Reputation: 681
I have this dataframe:
df1 <- data.frame(a = c("correct", "wrong", "wrong", "correct"),
b = c(1, 2, 3, 4),
c = c("wrong", "wrong", "wrong", "wrong"),
d = c(2, 2, 3, 4))
a b c d
correct 1 wrong 2
wrong 2 wrong 2
wrong 3 wrong 3
correct 4 wrong 4
and would like to select only the columns with either the strings 'correct' or 'wrong' (i.e., columns b and d in df1), such that I get this dataframe:
df2 <- data.frame(a = c("correct", "wrong", "wrong", "correct"),
c = c("wrong", "wrong", "wrong", "wrong"))
a c
1 correct wrong
2 wrong wrong
3 wrong wrong
4 correct wrong
Can I use dplyr to do this? If not, what function(s) can I use to do this? The example I've given is straightforward, in that I can just do this (dplyr):
select(df1, a, c)
However, in my actual dataframe, I have about 700 variables/columns and a few hundred columns that contain the strings 'correct' or 'wrong' and I don't know the variable/column names.
Any suggestions as to how to do this quickly? Thanks a lot!
Upvotes: 7
Views: 4753
Reputation: 28461
---- update -----
Thanks Colonel Beavel. What an elegant solution. I will def use Filter
more.
I want to check a speed solution too just in case time is an important factor:
locator <- apply(df1, 2, function(x) grepl("correct|wrong", x))
index <- apply(locator, 2, any)
newdf <- df1[,!index]
I expanded your data frame to 500,000 columns:
dftest <- as.data.frame(replicate(500000, df1[,1]))
Then tested the system time for a function with apply
, Filter
with grepl, and Filter
with pattern %in%:
f <- function() {
locator <- apply(dftest, 2, function(x) grepl("correct|wrong", x))
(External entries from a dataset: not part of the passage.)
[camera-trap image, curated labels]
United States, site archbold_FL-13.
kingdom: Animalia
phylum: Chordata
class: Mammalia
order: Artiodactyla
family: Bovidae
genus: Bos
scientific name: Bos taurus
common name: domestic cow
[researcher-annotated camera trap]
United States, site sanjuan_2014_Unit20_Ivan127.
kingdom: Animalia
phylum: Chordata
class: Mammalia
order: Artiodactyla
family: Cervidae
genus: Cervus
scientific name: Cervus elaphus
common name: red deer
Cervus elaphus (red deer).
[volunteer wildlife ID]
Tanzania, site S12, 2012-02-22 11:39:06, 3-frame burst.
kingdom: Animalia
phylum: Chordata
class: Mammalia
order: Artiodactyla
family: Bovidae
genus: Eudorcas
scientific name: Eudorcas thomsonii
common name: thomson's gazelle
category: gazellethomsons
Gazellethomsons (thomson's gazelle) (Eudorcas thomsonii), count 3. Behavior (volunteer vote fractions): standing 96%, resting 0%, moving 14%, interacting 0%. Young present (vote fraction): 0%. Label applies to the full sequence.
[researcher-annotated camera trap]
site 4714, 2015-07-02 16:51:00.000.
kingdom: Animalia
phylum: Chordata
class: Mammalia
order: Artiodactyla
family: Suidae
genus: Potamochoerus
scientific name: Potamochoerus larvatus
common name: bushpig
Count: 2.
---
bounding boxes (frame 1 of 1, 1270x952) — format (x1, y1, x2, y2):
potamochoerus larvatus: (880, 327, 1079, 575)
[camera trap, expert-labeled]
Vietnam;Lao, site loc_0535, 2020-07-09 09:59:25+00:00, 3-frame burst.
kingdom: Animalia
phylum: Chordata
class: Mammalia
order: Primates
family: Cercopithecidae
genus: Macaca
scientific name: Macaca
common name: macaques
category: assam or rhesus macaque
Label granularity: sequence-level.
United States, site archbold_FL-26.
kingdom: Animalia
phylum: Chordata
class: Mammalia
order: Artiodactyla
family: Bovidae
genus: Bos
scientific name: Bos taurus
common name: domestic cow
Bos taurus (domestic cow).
index <- apply(locator, 2, any)
newdf <- dftest[,!index]
}
f1 <- function() {newdf <- (Filter(function(x) any(c("wrong", "correct") %in% x), dftest))}
f2 <- function() {newdf <- Filter(function(u) any(grepl('wrong|correct',u)), dftest)}
system.time(f())
user system elapsed
24.32 0.00 24.35
system.time(f1())
user system elapsed
2.31 0.00 2.34
system.time(f2())
user system elapsed
8.66 0.01 8.71
Colonel's solution is by far the best one. It's clean and performs best. --credit @akrun for data.frame suggestion.
Upvotes: 2
Reputation: 31181
You can use base R
Filter
which will operate on each of df1
's columns and keep all ones satisfying the logical test in the function:
Filter(function(u) any(c('wrong','correct') %in% u), df1)
# a c
#1 correct wrong
#2 wrong wrong
#3 wrong wrong
#4 correct wrong
You can also use grepl
:
Filter(function(u) any(grepl('wrong|correct',u)), df1)
Upvotes: 9